Big Data: Developments in the IT sector led to the storage of unimaginably large amounts of data. In a first phase, these were created by login algorithms of operating systems. If a computer logs its own workload and the processor clocks in the gigahertz range, then one can roughly imagine what amounts of data this machine will produce. At the same time, the development of sensors has helped to provide environmental data in streaming form. Well known are weather stations. In the meantime, airplanes that need such equipment will be used. With these large amounts of data, it has been recognized that the earlier cause-and-effect relationship could suddenly have another meaning. The complex thinking was born with it. Meyer-Schönherr has described in his book “Big Data” the phenomenon of orange cars. According to this, owners of cars with this color must visit the workshop more often than anyone else. That’s a fact. However, no cause-effect relationship can be identified yet. The linear thinking gradually turns into the thinking of correlations. The processing of large amounts of data is only just beginning. The arrival of the IoT with planned 30 billion devices by 2020 will lead to exponential growth here. Above all, it will be the live data that these devices produce. If the networking and the underlying computers are powerful enough, we will come to completely new information and knowledge about the world. The change from the “Death Data to Life Data” is currently going on.

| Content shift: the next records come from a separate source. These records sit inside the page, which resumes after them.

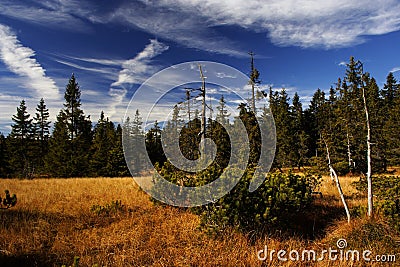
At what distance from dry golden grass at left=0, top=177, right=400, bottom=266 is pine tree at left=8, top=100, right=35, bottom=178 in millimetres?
34044

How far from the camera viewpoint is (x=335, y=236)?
6.27m

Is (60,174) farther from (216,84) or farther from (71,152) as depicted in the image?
(216,84)

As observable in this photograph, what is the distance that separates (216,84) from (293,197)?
401 cm

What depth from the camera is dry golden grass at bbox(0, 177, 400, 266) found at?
5.12m

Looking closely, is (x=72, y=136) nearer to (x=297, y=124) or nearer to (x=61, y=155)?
(x=61, y=155)

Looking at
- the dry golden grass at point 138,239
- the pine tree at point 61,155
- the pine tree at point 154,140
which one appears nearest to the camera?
the dry golden grass at point 138,239

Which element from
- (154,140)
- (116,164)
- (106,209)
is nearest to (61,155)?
(116,164)

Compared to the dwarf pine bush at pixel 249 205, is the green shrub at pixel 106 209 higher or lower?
lower

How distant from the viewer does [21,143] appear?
37219mm

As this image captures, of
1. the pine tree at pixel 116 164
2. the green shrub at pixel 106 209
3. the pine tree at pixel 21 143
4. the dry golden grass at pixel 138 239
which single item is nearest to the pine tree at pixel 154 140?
the green shrub at pixel 106 209

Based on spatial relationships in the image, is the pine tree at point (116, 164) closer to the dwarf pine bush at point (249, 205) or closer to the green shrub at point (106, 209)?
the green shrub at point (106, 209)

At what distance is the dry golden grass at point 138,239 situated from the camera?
16.8ft

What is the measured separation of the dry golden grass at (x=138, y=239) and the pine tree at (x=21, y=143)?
3404cm

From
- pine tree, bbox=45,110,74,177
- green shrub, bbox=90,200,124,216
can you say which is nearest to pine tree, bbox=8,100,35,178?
pine tree, bbox=45,110,74,177
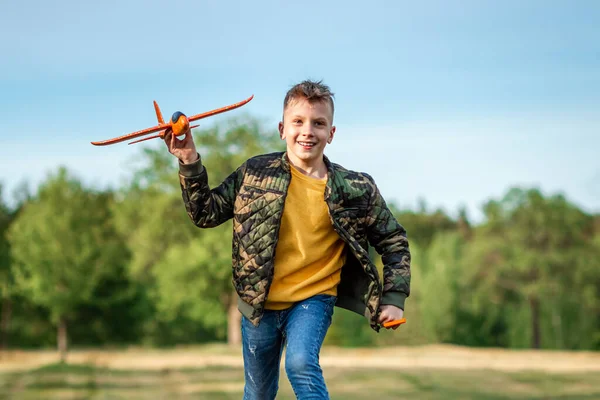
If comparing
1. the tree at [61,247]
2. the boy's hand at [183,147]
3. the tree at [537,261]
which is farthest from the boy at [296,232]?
the tree at [537,261]

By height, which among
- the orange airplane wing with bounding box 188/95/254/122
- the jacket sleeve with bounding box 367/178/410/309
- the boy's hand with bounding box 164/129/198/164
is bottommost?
the jacket sleeve with bounding box 367/178/410/309

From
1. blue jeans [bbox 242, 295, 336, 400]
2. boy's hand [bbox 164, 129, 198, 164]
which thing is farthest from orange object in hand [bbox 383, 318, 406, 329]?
boy's hand [bbox 164, 129, 198, 164]

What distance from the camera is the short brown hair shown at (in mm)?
3785

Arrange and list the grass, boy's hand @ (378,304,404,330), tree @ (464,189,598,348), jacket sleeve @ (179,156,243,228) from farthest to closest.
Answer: tree @ (464,189,598,348) → the grass → boy's hand @ (378,304,404,330) → jacket sleeve @ (179,156,243,228)

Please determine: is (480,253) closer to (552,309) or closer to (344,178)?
(552,309)

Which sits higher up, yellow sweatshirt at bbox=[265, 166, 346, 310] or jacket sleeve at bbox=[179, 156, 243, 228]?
jacket sleeve at bbox=[179, 156, 243, 228]

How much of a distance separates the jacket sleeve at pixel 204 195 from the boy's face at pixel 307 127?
334mm

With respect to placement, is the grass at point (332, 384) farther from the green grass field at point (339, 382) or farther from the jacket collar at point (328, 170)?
the jacket collar at point (328, 170)

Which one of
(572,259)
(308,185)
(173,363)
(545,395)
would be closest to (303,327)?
(308,185)

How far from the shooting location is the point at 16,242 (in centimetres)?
2838

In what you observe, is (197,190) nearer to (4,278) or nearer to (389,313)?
(389,313)

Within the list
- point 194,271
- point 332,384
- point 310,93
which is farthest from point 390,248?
point 194,271

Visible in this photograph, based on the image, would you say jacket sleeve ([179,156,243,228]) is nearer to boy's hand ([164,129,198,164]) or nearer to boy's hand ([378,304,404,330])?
boy's hand ([164,129,198,164])

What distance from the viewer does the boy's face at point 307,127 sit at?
3.78 metres
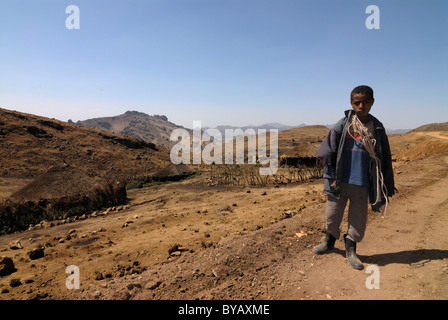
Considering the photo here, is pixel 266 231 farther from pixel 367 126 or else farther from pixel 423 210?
pixel 423 210

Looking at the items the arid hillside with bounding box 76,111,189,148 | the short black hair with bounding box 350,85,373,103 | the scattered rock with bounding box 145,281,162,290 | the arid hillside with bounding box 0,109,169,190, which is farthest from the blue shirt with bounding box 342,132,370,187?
the arid hillside with bounding box 76,111,189,148

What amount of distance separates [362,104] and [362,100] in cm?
4

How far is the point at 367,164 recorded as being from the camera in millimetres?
2652

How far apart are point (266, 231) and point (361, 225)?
55.7 inches

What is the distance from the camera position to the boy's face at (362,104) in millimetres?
2543

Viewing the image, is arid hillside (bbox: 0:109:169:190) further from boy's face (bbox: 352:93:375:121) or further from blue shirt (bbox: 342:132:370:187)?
boy's face (bbox: 352:93:375:121)

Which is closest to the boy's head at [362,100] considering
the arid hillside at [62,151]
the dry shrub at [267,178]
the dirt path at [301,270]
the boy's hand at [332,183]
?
the boy's hand at [332,183]

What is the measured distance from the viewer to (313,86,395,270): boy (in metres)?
2.62

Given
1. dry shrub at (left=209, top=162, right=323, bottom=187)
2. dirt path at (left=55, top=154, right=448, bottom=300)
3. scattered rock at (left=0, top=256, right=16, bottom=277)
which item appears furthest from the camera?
dry shrub at (left=209, top=162, right=323, bottom=187)

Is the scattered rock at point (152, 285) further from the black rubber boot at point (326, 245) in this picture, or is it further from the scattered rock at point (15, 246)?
the scattered rock at point (15, 246)

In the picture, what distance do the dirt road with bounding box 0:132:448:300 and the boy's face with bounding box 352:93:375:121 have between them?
1591mm

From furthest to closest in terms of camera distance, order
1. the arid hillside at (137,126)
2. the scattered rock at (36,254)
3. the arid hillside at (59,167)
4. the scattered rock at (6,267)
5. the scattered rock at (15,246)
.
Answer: the arid hillside at (137,126) < the arid hillside at (59,167) < the scattered rock at (15,246) < the scattered rock at (36,254) < the scattered rock at (6,267)

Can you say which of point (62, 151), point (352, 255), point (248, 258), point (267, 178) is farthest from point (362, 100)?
point (62, 151)

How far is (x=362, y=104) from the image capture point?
2547 mm
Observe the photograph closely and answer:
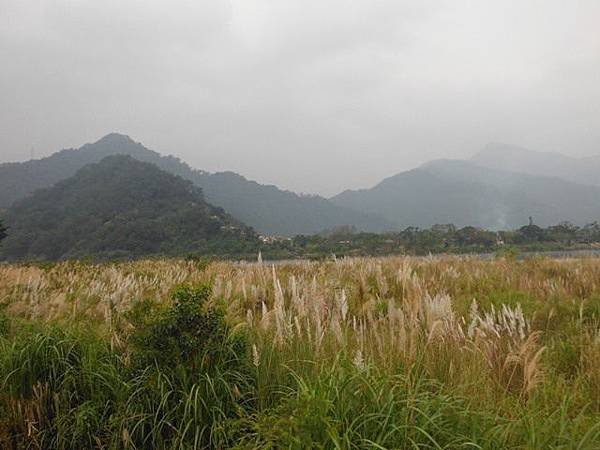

All Data: Like no “No Data”, there is no All Data. Signals from the environment have a steady course, i. one can always determine another measuring point between two measuring points. In turn, infinity is given. Natural values such as temperature, pressure and speed could be measured, at least theoretically, with infinite precision. But this infinity would also require infinitely large memory at the same time. If one wants to measure and store the entire universe, one would need exactly this universe as a storage medium and the same amount of energy to process this as well. Ray Kurzweil came to this conclusion in his reflections on memory and computer capacity.

As technology evolves along the lines of today’s pattern, we can see a move from Big Data to All Data, driven by IoT aspirations and capacity expansions of storage devices. In some areas a complete data collection is already developed. Especially when it comes to quantitative, so countable, sizes. Modern mill plants grinding the tons of grain into flour every day look at each grain in terms of its quality. The bad ones are shot out with a compressed air jet. The data of all cereal grains are recorded. In contrast, the data of 7 billion people are almost disappearing.